(Document text):

= = = = =

Long-time residents of the remote outback town of Elsie Creek, Mickey, the master of all things mechanical, along with his younger brother, Billy, shared 22 things tourists must take when trekking the Northern Territory.
As a disclosure, these finely-aged gentlemen are not hikers, bushwalking backpackers, rock climbing, globe-trotting sightseers. What follows are their blunt explanations, typical of the Aussie Local Lingo.
So it’s over to Mickey and Billy…
22 things a tourist must take trekking the Northern Territory outback
- Thongs. We’re talking about footwear, not underwear, ya’ ning-nong! Unless you wanna show off your dance moves while trekking the Northern Territory’s hot outback soils, go for it.
- A spare pair of thongs in case of losing the first pair or you suffer with the dreaded plugger failure.
- Closed-toe walking shoes to get beer from bottle shops, as they have strict rules at the local pub.
- Long sleeve shirt for sun protection and to fetch beer (there’s that dress code, thingy), and to wave off charging water buffalos. Just don’t wear red, ‘kay.

= = = = =

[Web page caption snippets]
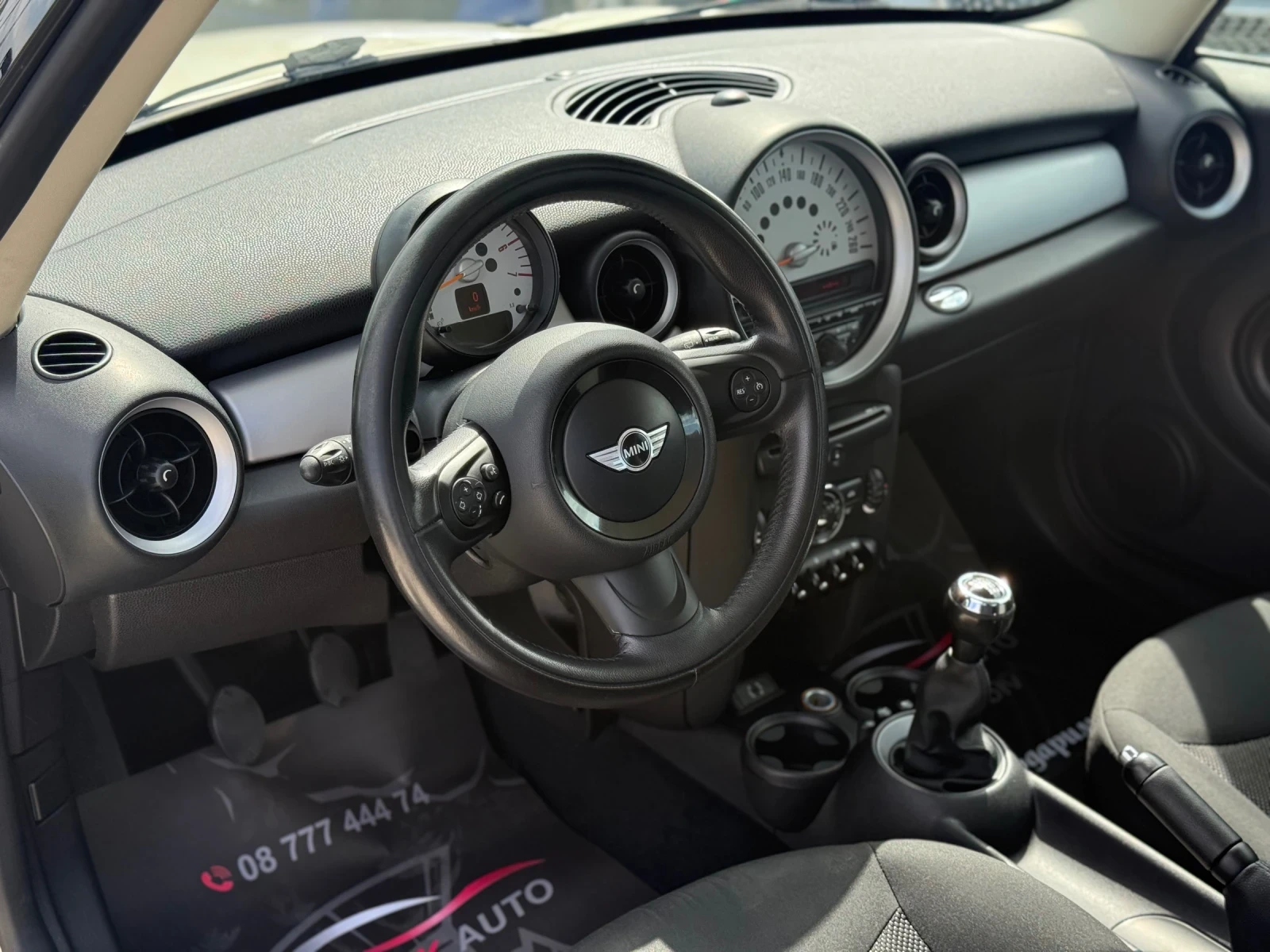 Mini D one 1.6D* 2014г* ТОП СЪСТОЯНИЕ* РЪЧКА*  - изображение 8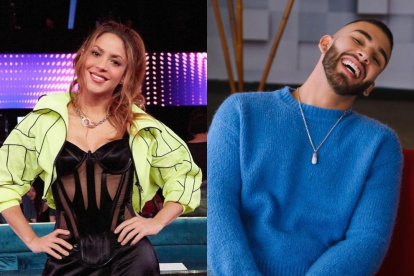 Shakira y Manuel Turizo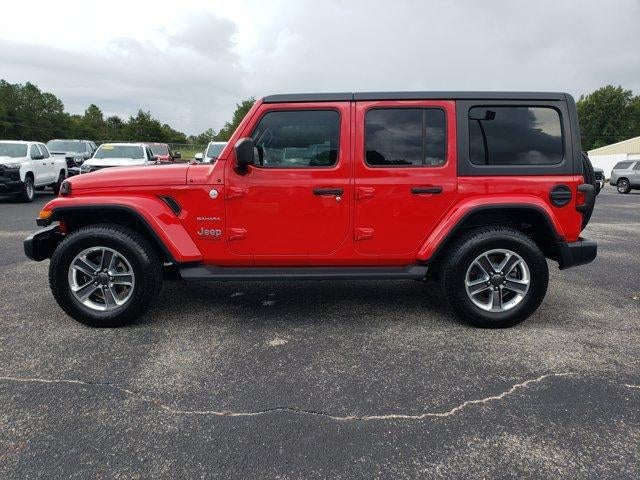 2020 Jeep Wrangler Unlimited Sahara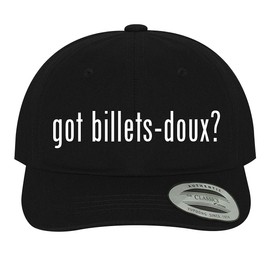got billets-Doux? - Soft Black Dad Hat Baseball Cap, One Size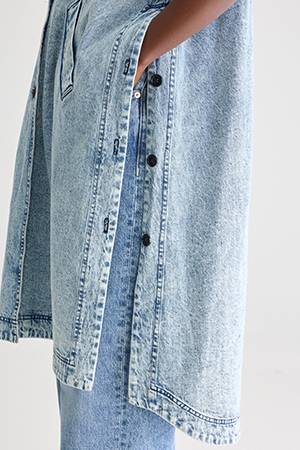 Jutta coats vintage stone wash Bellerose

= = = = =

(Explore the material):
1. Translate this sentence from the Northern Territory packing list into Spanish: "What follows are their blunt explanations, typical of the Aussie Local Lingo."
2. Reproduce the stretch of the Northern Territory packing list from "- Long sleeve" through "wear red, ‘kay.", substituting "blue" for "red".
You won't need the records.

(Responses in order):
1. Lo que sigue son sus explicaciones directas, típicas de la jerga local australiana.

2.
- Long sleeve shirt for sun protection and to fetch beer (there’s that dress code, thingy), and to wave off charging water buffalos. Just don’t wear blue, ‘kay.